Opened 11 months ago

Last modified 4 months ago

[PATCH] EventMachine will segfault occasionally on program end

Reported by: rogerdpack Assigned to: raggi (accepted)
Priority: minor Milestone:
Keywords: Cc: francis

Description

If something interrupts EM currently during an unbind callback, EM will 'jump' to its release_machine block. At that point the Descriptors array is in a 'half finished' state, since it had been going through and deleting out members to be unbound. It therefore seg faults. This patch seems to do the trick [and, conveniently, might be slightly faster than the existing code, anyway]. Test included. Finally EM feels stable after this patch exists.

Attachments

assure_ends_well.diff (3.5 kB) - added by rogerdpack on 06/26/08 18:46:33.
patch and tests
test_handles_uncaught_exception.rb (1.5 kB) - added by rogerdpack on 07/26/08 03:57:18.

Change History

06/26/08 18:46:33 changed by rogerdpack

  • attachment assure_ends_well.diff added.

patch and tests

06/28/08 10:29:10 changed by rogerdpack

I may need to submit an updated version of this patch that removes the Descriptor from the list before calling delete, in all cases.

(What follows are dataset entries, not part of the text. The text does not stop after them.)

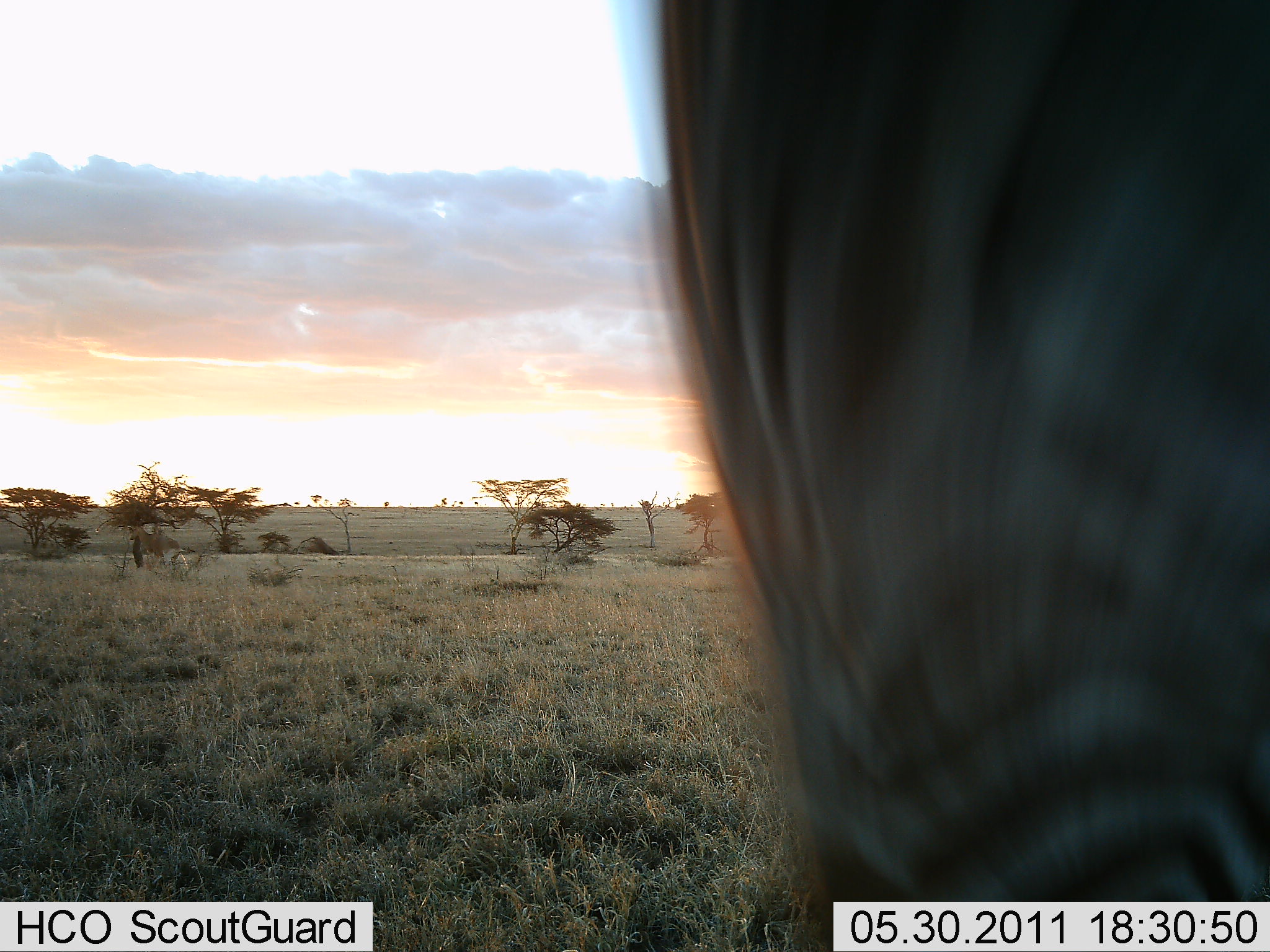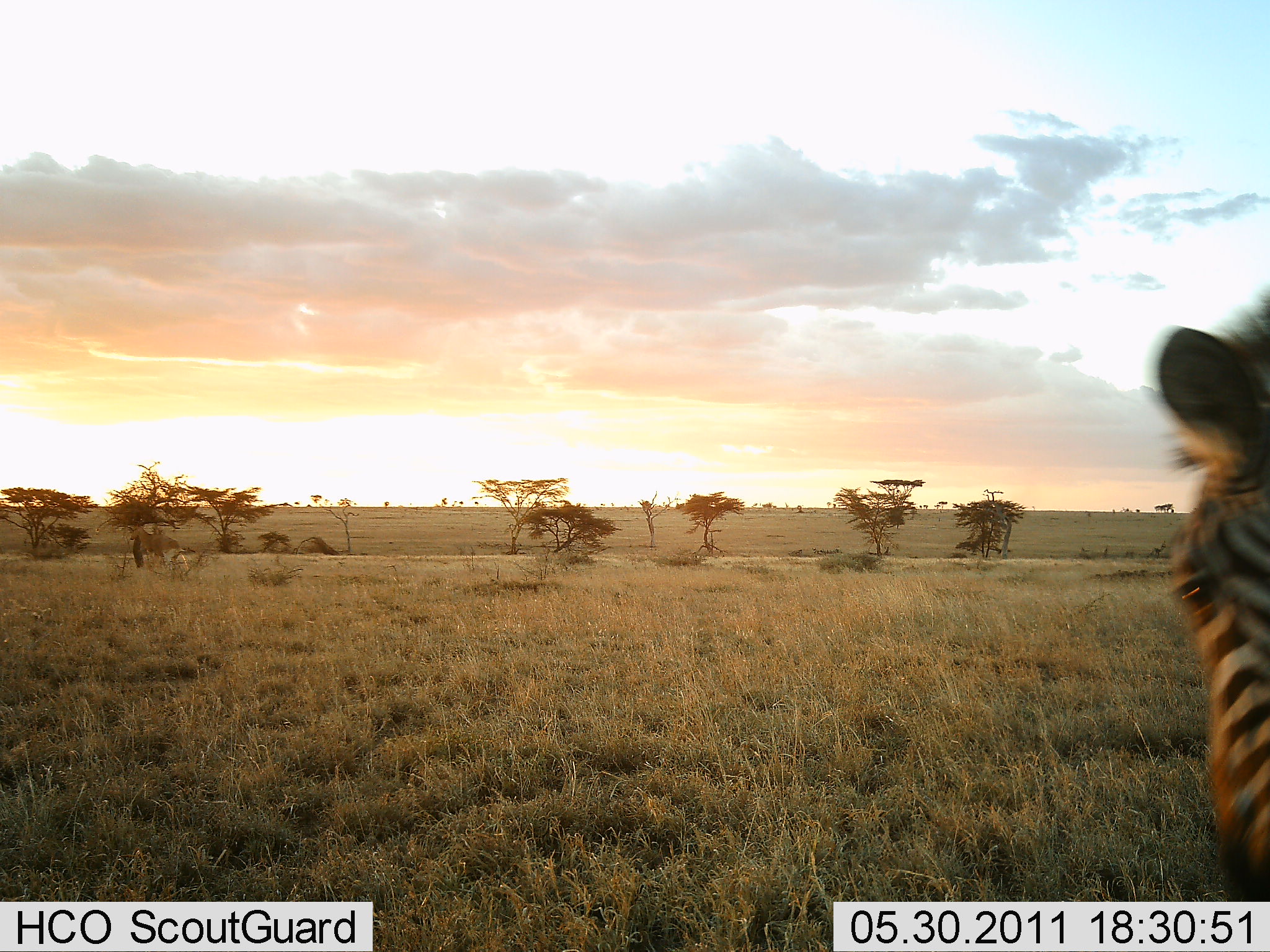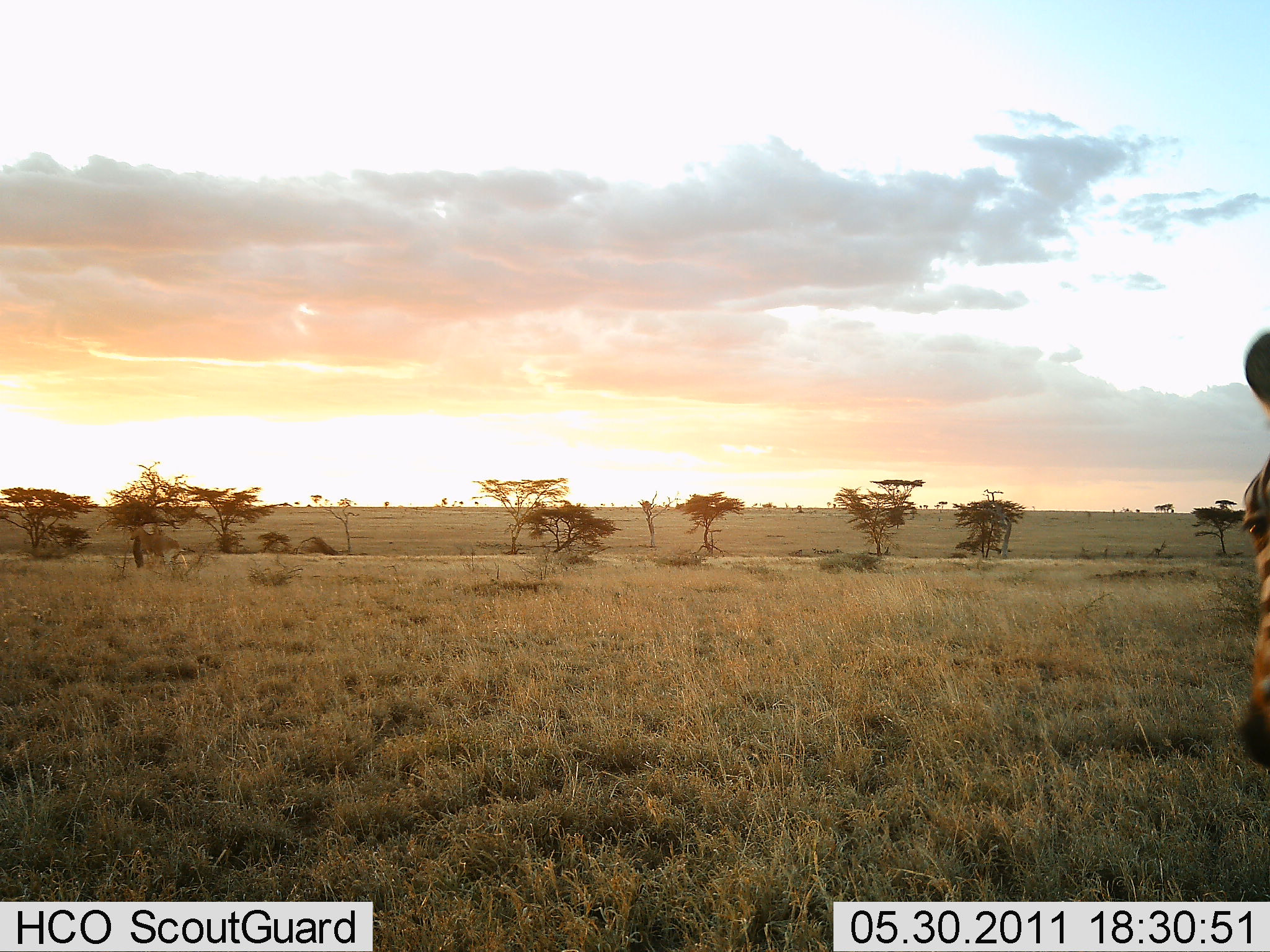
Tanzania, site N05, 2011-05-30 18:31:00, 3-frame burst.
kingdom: Animalia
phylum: Chordata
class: Mammalia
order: Perissodactyla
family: Equidae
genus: Equus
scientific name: Equus quagga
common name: plains zebra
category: zebra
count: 1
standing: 15%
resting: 0%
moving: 85%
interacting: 0%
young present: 0%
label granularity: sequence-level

The one submitted currently works, however.

06/30/08 13:28:13 changed by rogerdpack

these changes need to be carefully examined to make sure that they remote the socket from the Descriptors list BEFORE being deleted. It may be the case it does it right now. I'm not sure.

06/30/08 20:20:05 changed by raggi

  • owner set to raggi.
  • priority changed from major to minor.
  • status changed from new to assigned.

Interesting, will check back on this as soon as runtime patches are cleared, lowering priority until then, as it's an on-exit condition.

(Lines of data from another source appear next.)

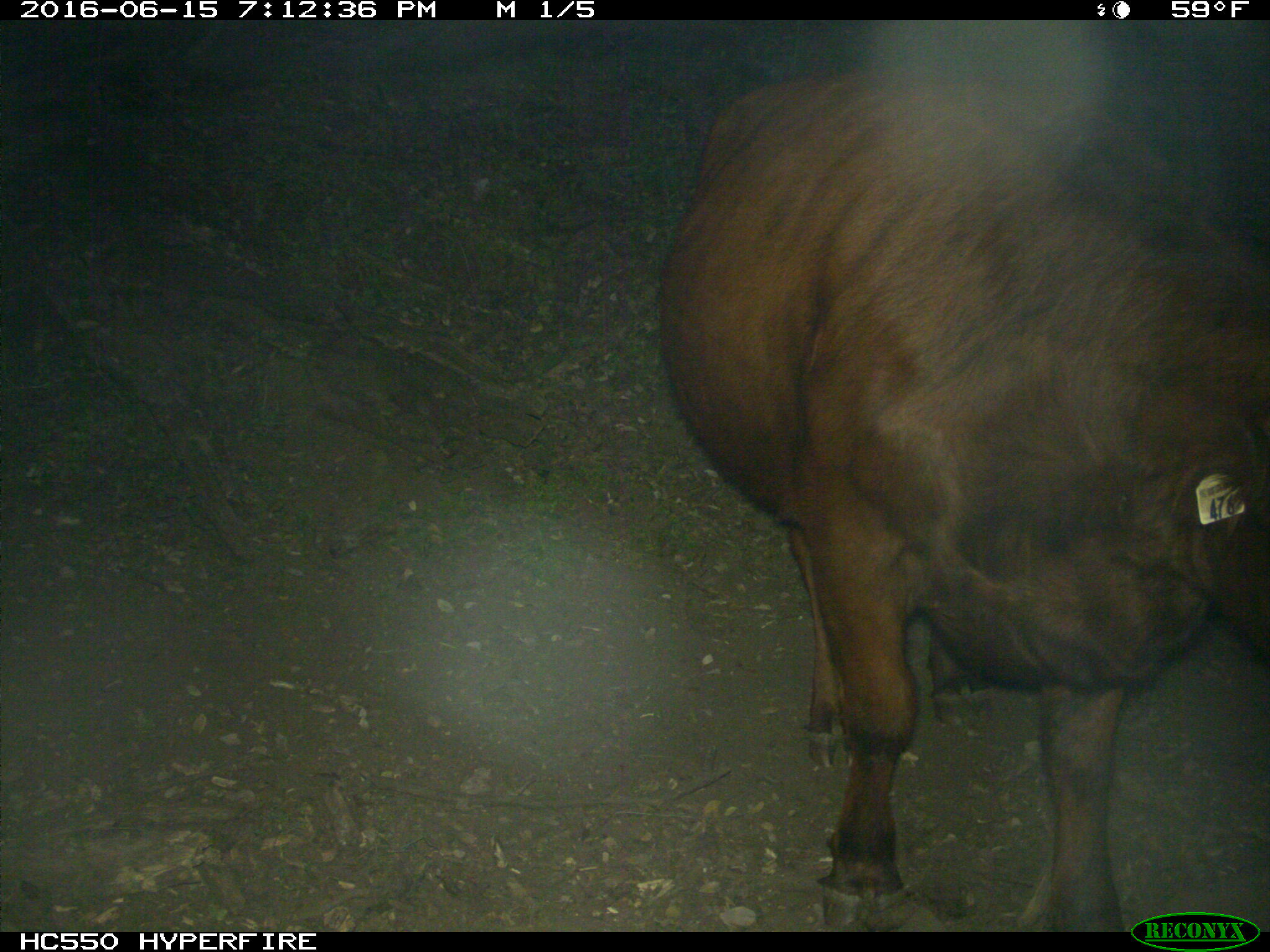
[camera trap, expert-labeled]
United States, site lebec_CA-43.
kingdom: Animalia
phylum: Chordata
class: Mammalia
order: Artiodactyla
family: Bovidae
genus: Bos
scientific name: Bos taurus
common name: domestic cow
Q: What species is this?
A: Bos taurus (domestic cow).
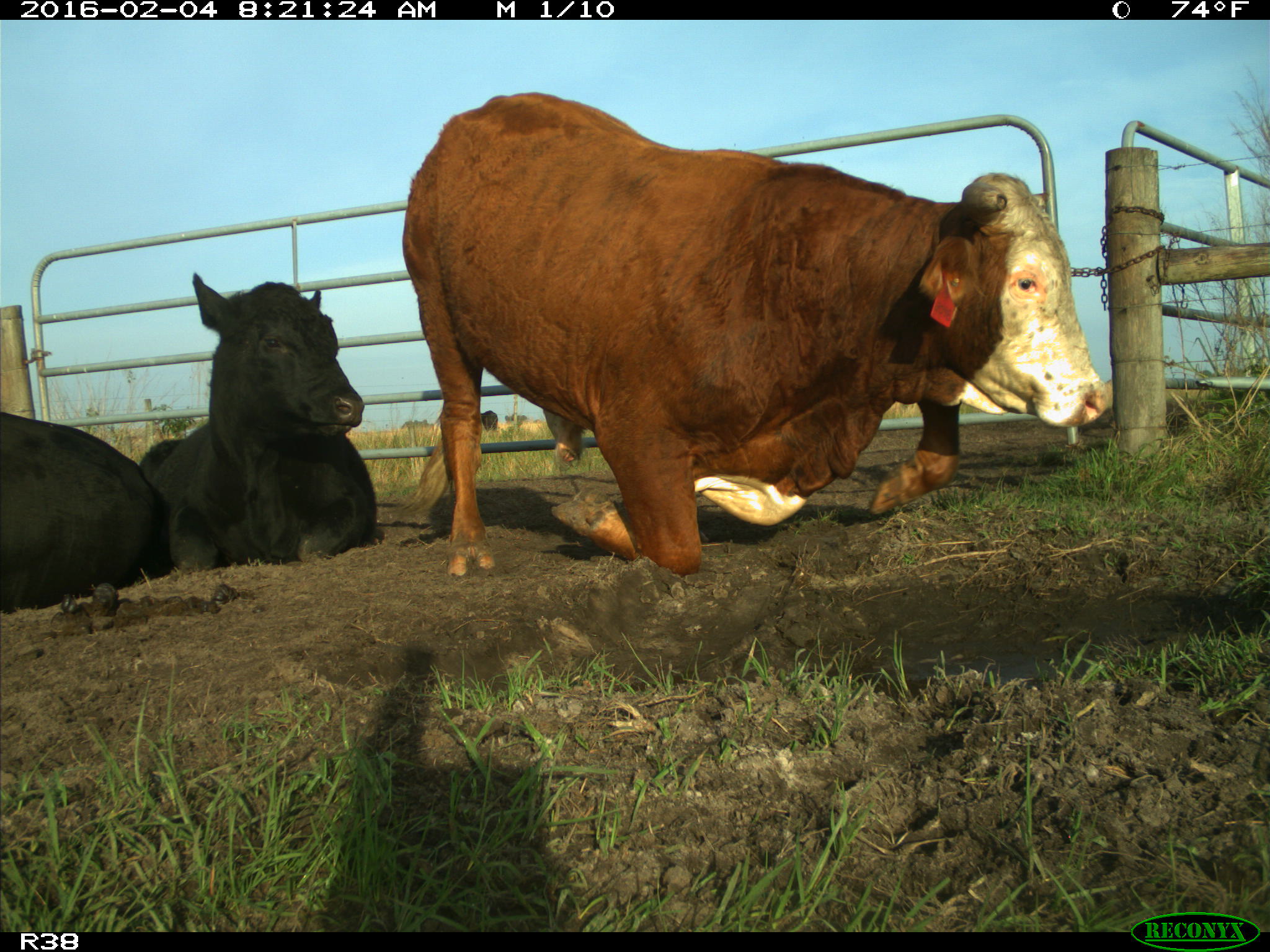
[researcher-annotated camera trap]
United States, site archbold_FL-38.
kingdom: Animalia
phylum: Chordata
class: Mammalia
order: Artiodactyla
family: Bovidae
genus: Bos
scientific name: Bos taurus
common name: domestic cow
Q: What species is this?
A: Bos taurus (domestic cow).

07/25/08 11:45:49 changed by raggi

  • cc set to francis.

Summary of discussion:

  • unbind callbacks need a refactor on the C++ side. Francis said he wants to move them out of the C++ destructor.
  • some of the errors that reach event_callback could do with more debugging info, will create a separate ticket for that.

It may also be relevant to add an errback system to run, which catches errors that fall through from event_callback.

07/25/08 14:26:08 changed by rogerdpack

There was an errback system but it was deemed to costly performance-wise. I would support an errback 'begin rescue' around EM.run itself, though [before the ensure that calls .release_system or what not].

It appears that v 0.12.0 and SVN trunk do this:

/opt/local/lib/ruby/gems/1.8/gems/eventmachine-0.12.0/lib/eventmachine.rb:226: [BUG] Segmentation fault ruby 1.8.6 (2008-03-03) [i686-darwin9.2.0]

while with the patch they do

test_ends_well_multi_thread(DeathEnd?): EventMachine::ConnectionNotBound?: EventMachine::ConnectionNotBound?

So I think what this is showing is that the first problem has been overcome, which revealed another problem. I'll look into it and see if it's easily fixable, as well as release a 'higher quality' version of this patch. -R

07/26/08 03:54:49 changed by rogerdpack

Francis' patch 756 seems to fix this by disallowing the "unbind newly dead sockets loop" to be interrupted, thus the stack isn't abandoned prematurely causing our old seg faults.

Unfortunately, now if several throw uncaught exceptions during unbind, it effectively 'discards' all the the last exception, and has a small performance hit. It does fix the bug in question, though.

I may be able to get my patch to work as well as his, however :) I might look at it sometime. Note that with the patch here we get 'connection unbound errors' which seems to match what happens currently when OTHER methods raise in a similar manner, as well. See next attached. Thanks! -R

07/26/08 03:57:18 changed by rogerdpack

  • attachment test_handles_uncaught_exception.rb added.

01/27/09 18:25:14 changed by raggi

Merged into:

http://github.com/eventmachine/eventmachine/tree/ends_well

Highlights some new errors on trunk, where we're doing connection unbinding before setting up the binding.